» WORK TO DO
Copy out every one of the rows below word for word, keeping each line unchanged.

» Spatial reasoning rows
#####
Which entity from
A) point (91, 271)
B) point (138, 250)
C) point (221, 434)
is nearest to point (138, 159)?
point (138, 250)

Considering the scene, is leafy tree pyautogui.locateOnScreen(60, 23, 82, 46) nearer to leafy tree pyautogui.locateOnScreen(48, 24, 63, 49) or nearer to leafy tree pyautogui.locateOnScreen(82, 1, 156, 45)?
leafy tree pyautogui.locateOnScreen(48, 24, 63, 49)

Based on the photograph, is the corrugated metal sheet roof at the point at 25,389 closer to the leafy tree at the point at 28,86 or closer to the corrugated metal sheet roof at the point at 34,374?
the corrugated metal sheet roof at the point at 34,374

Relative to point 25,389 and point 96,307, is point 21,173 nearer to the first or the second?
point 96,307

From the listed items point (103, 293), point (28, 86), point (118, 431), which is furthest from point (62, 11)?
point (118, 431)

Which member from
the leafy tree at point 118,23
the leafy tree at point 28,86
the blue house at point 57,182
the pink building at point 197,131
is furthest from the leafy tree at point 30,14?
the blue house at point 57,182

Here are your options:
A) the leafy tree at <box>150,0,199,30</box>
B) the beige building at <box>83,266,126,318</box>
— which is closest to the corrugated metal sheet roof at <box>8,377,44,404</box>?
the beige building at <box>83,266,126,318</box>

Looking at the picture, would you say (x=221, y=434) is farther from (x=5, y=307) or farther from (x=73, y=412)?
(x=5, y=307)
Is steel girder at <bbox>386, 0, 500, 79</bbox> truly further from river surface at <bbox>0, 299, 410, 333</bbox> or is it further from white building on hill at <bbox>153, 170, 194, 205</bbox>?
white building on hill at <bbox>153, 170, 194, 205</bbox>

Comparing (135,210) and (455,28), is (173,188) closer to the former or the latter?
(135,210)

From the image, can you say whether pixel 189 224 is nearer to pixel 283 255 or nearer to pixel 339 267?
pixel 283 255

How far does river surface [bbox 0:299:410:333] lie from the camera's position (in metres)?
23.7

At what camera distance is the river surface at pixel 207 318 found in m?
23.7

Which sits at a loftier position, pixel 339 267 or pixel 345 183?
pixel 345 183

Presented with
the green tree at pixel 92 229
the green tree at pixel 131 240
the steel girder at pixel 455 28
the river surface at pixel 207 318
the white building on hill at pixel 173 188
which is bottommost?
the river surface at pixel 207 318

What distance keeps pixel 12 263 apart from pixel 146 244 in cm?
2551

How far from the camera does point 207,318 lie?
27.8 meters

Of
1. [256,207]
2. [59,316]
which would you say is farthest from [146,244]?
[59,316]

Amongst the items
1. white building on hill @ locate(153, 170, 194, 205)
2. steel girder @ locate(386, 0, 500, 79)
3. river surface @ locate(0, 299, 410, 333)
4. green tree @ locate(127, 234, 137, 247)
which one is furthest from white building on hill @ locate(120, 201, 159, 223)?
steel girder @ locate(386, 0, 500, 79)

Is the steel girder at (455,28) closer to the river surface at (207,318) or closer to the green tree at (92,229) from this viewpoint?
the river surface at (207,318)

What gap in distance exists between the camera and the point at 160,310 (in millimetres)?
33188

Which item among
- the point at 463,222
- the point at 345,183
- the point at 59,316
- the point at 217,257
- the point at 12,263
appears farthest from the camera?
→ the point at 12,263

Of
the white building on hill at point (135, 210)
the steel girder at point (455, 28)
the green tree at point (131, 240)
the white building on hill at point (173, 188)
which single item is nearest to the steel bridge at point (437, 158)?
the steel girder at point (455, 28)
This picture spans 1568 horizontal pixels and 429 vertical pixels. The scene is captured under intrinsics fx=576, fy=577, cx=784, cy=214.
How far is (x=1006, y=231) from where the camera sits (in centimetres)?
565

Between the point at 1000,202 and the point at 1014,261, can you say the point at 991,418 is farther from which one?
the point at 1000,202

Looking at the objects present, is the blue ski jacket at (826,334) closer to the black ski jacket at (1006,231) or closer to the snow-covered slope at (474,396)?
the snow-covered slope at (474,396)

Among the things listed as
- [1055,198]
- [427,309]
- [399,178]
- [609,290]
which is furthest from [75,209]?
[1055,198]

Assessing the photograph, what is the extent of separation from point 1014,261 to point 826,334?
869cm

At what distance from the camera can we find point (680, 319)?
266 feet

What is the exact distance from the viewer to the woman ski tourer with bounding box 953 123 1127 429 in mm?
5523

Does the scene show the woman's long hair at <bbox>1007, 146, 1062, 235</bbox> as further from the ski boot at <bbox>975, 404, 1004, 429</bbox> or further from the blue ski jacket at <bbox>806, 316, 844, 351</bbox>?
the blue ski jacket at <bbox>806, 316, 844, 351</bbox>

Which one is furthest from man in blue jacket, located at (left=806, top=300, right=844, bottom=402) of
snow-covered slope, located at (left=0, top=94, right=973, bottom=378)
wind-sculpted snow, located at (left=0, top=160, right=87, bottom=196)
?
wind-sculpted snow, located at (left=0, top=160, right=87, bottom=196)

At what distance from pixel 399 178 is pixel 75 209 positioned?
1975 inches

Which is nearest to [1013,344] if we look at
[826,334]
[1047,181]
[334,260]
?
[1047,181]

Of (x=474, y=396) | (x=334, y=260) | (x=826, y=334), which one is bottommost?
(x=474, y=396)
#####
» COMPLETE RESPONSE
Which entity from
A) point (91, 271)
B) point (138, 250)
C) point (221, 434)
is nearest to point (138, 159)?
point (138, 250)

Considering the scene, is leafy tree pyautogui.locateOnScreen(60, 23, 82, 46) nearer to leafy tree pyautogui.locateOnScreen(48, 24, 63, 49) or nearer to leafy tree pyautogui.locateOnScreen(82, 1, 156, 45)?
leafy tree pyautogui.locateOnScreen(48, 24, 63, 49)

Based on the photograph, is the corrugated metal sheet roof at the point at 25,389 closer to the leafy tree at the point at 28,86 or closer to the corrugated metal sheet roof at the point at 34,374?
the corrugated metal sheet roof at the point at 34,374

Relative to point 25,389 and point 96,307, is point 21,173 nearer to the first or the second?
point 96,307

From the listed items point (103, 293), point (28, 86), point (118, 431), which is furthest from point (62, 11)?
point (118, 431)

Which member from
the leafy tree at point 118,23
the leafy tree at point 28,86
the blue house at point 57,182
the pink building at point 197,131
is furthest from the leafy tree at point 30,14?
the blue house at point 57,182

Here are your options:
A) the leafy tree at <box>150,0,199,30</box>
B) the beige building at <box>83,266,126,318</box>
— which is closest to the corrugated metal sheet roof at <box>8,377,44,404</box>?
the beige building at <box>83,266,126,318</box>

Looking at the picture, would you say (x=221, y=434) is farther from (x=5, y=307) or farther from (x=73, y=412)?
(x=5, y=307)
Is steel girder at <bbox>386, 0, 500, 79</bbox> truly further from river surface at <bbox>0, 299, 410, 333</bbox> or is it further from white building on hill at <bbox>153, 170, 194, 205</bbox>?
white building on hill at <bbox>153, 170, 194, 205</bbox>

Comparing (135,210) and (455,28), is (173,188) closer to the former or the latter?
(135,210)

From the image, can you say whether pixel 189 224 is nearer to pixel 283 255 or nearer to pixel 339 267?
pixel 283 255

How far does river surface [bbox 0:299:410:333] lie from the camera's position (in metres)?
23.7

At what camera distance is the river surface at pixel 207 318 found in m?
23.7

Which sits at a loftier position, pixel 339 267 or pixel 345 183?
pixel 345 183

Presented with
the green tree at pixel 92 229
the green tree at pixel 131 240
the steel girder at pixel 455 28
the river surface at pixel 207 318
the white building on hill at pixel 173 188
which is bottommost?
the river surface at pixel 207 318

What distance keeps pixel 12 263 apart from pixel 146 244 in cm?
2551

How far from the camera does point 207,318 lie?
27.8 meters

Of
1. [256,207]
2. [59,316]
which would you say is farthest from [146,244]?
[59,316]

Amongst the items
1. white building on hill @ locate(153, 170, 194, 205)
2. steel girder @ locate(386, 0, 500, 79)
3. river surface @ locate(0, 299, 410, 333)
4. green tree @ locate(127, 234, 137, 247)
which one is furthest from white building on hill @ locate(120, 201, 159, 223)?
steel girder @ locate(386, 0, 500, 79)

Is the steel girder at (455,28) closer to the river surface at (207,318) or closer to the green tree at (92,229) from this viewpoint?
the river surface at (207,318)

What gap in distance exists between the camera and the point at 160,310 (in millimetres)?
33188

Which item among
- the point at 463,222
- the point at 345,183
- the point at 59,316
- the point at 217,257
- the point at 12,263
appears farthest from the camera?
→ the point at 12,263

Of
the white building on hill at point (135, 210)
the steel girder at point (455, 28)
the green tree at point (131, 240)
the white building on hill at point (173, 188)
which single item is nearest to the steel bridge at point (437, 158)?
the steel girder at point (455, 28)
This picture spans 1568 horizontal pixels and 429 vertical pixels. The scene is captured under intrinsics fx=576, fy=577, cx=784, cy=214.
How far is (x=1006, y=231) from where the camera sits (in centimetres)?
565

Between the point at 1000,202 and the point at 1014,261, can you say the point at 991,418 is farther from which one?
the point at 1000,202

Looking at the objects present, is the blue ski jacket at (826,334) closer to the black ski jacket at (1006,231) or closer to the snow-covered slope at (474,396)?
the snow-covered slope at (474,396)

Among the things listed as
- [1055,198]
- [427,309]
- [399,178]
- [609,290]
which is furthest from [75,209]?
[1055,198]

Assessing the photograph, what is the extent of separation from point 1014,261 to point 826,334?
869cm

At what distance from the camera can we find point (680, 319)?
266 feet

What is the exact distance from the viewer to the woman ski tourer with bounding box 953 123 1127 429 in mm?
5523

Does the scene show the woman's long hair at <bbox>1007, 146, 1062, 235</bbox> as further from the ski boot at <bbox>975, 404, 1004, 429</bbox> or further from the blue ski jacket at <bbox>806, 316, 844, 351</bbox>?
the blue ski jacket at <bbox>806, 316, 844, 351</bbox>

Which one is furthest from man in blue jacket, located at (left=806, top=300, right=844, bottom=402) of
snow-covered slope, located at (left=0, top=94, right=973, bottom=378)
wind-sculpted snow, located at (left=0, top=160, right=87, bottom=196)
?
wind-sculpted snow, located at (left=0, top=160, right=87, bottom=196)

At what distance from pixel 399 178 is pixel 75 209 positioned?
1975 inches

Which is nearest to [1013,344] if we look at
[826,334]
[1047,181]
[334,260]
?
[1047,181]

Of (x=474, y=396) | (x=334, y=260) | (x=826, y=334), which one is bottommost?
(x=474, y=396)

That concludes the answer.